Zorg en economische kosten
- Directe zorguitgaven: in 2019 bedroegen de uitgaven voor psychische stoornissen (exclusief dementie/ verstandelijke beperkingen) circa 8,4 miljard euro; inclusief bijkomende categorieën en burn‑out‑gerelateerde uitgaven komt het op ongeveer 8,6 miljard (ongeveer 475 euro per inwoner op basis van 2019). Met stijgende totale zorguitgaven tussen 2019 en 2023 ligt het reële bedrag per hoofd van de bevolking nu waarschijnlijk boven de 500 euro.
- Ziekteverzuim en loondoorbetaling: in 2023 waren de totale kosten van loondoorbetaling bij werkgerelateerd verzuim circa 8,3 miljard euro; meer dan de helft (4,9 miljard) betrof psychosociale arbeidsbelasting (werkstress, burn‑out e.d.).
- WIA en uitkeringen: eind 2020 ontvingen bijna 760.000 mensen een WIA‑uitkering; 346.000 daarvan wegens psychische aandoeningen. Ruwe berekeningen komen op ~4,9 miljard euro aan jaarlijkse uitkeringskosten voor die groep.
- Indirecte kosten: productiviteitsverlies, verloren arbeidsjaren, kosten voor werving/opleiding van vervangers en informele zorg zijn moeilijk exact te kwantificeren maar zwaar wegen. Een oudere OECD‑schatting plaatste maatschappelijke kosten van psychische aandoeningen in Nederland op circa 3,3% van het bbp (destijds ongeveer 35 miljard euro).
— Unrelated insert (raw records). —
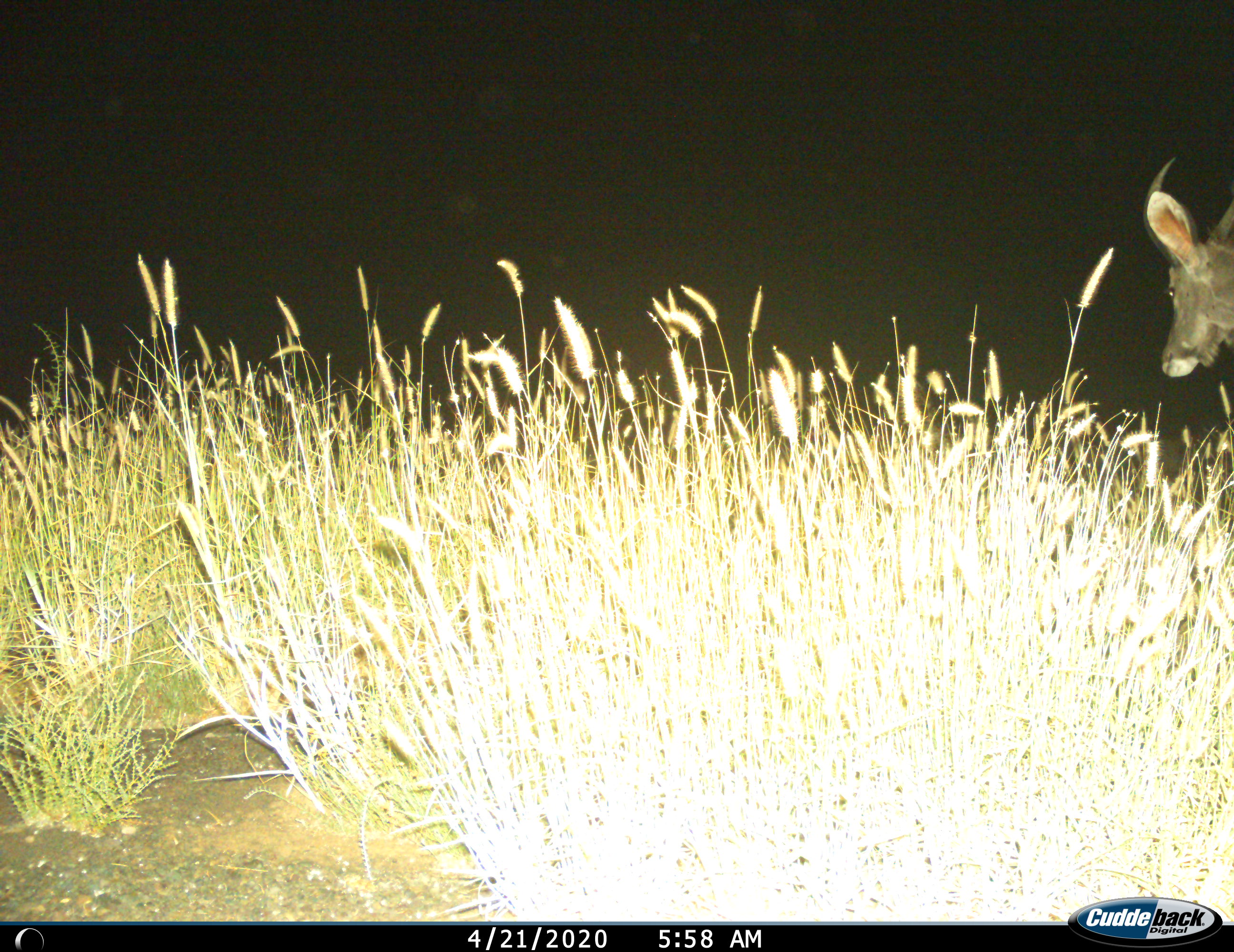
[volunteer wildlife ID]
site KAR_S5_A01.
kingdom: Animalia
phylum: Chordata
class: Mammalia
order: Artiodactyla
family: Bovidae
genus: Tragelaphus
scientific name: Tragelaphus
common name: kudu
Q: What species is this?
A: Kudu (Tragelaphus).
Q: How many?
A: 1.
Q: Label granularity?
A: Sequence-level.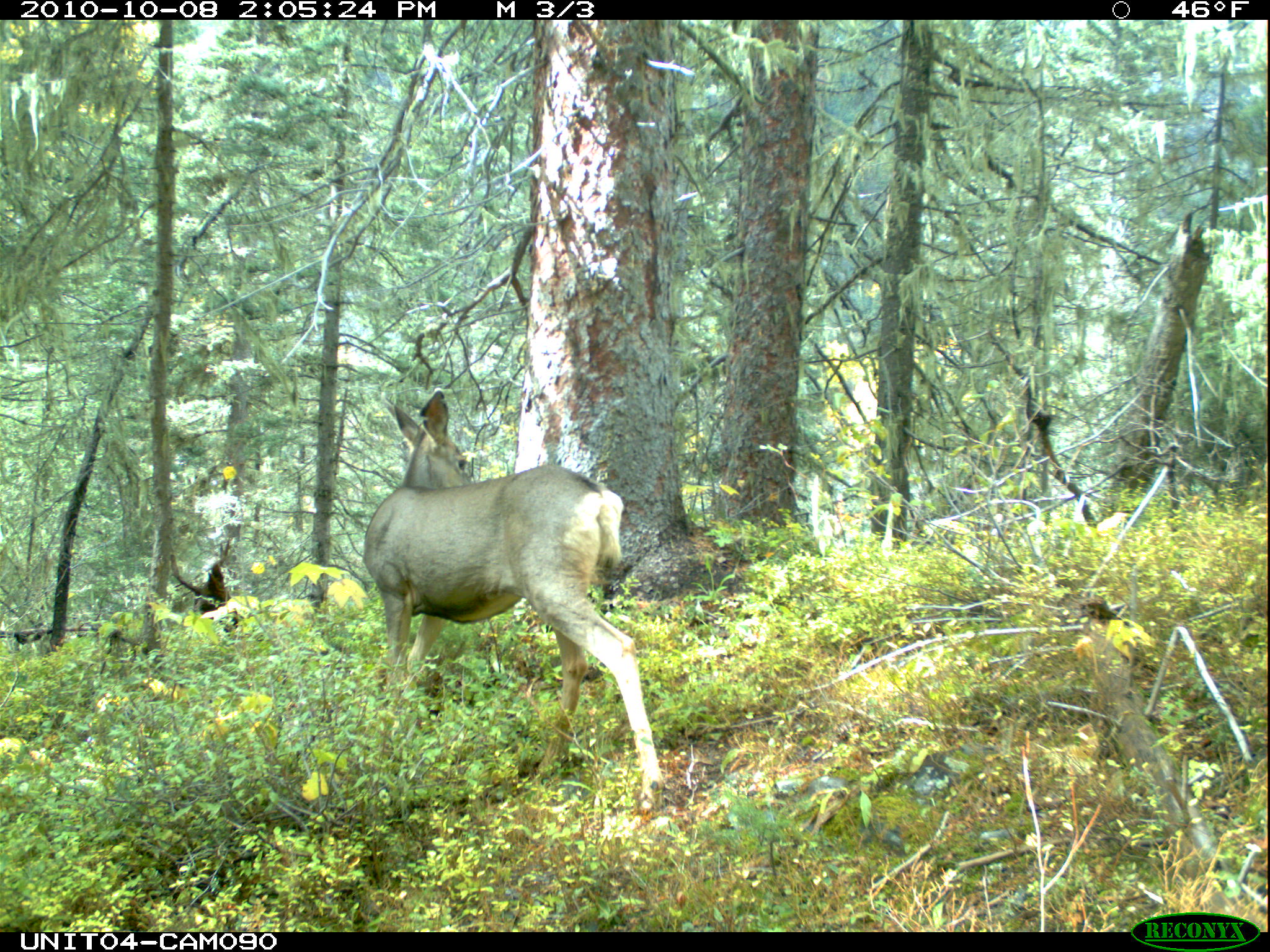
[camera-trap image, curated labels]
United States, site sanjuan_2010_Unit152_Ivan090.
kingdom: Animalia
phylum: Chordata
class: Mammalia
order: Artiodactyla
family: Cervidae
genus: Odocoileus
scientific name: Odocoileus hemionus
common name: mule deer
Beoordeling en beleidsimplicaties
Het artikel signaleert een dubbel beeld: enerzijds reële toename van psychische klachten door maatschappelijke ontwikkelingen en betere herkenning; anderzijds institutionele en marktprikkels die diagnoses, zorggebruik en uitkeringsafhankelijkheid kunnen aanjagen. Die combinatie maakt Nederland wereldwijd opvallend “psychisch in zwang”. De maatschappelijke last is groot en stijgend, terwijl er volgens de auteur weinig zicht is op een snelle verbetering.
Aanvullende context
Internationale classificaties (DSM, ICD) hebben in de loop van decennia begrippen verschoven; sommige diagnoses verdwenen of werden heringedeeld, en nieuwe vormen van diagnostiek en beleidsprikkels spelen mee. Beleidskeuzes rond sociale zekerheid, onderwijsfinanciering en GGZ‑organisatie beïnvloeden zowel hoe vaak problemen worden herkend als welke maatregelen daarop volgen.
Het artikel kondigt verder onderzoek aan naar wat deze ‘Hollandse ziektes’ precies zeggen over de samenleving en welke richting veranderingen zouden moeten krijgen.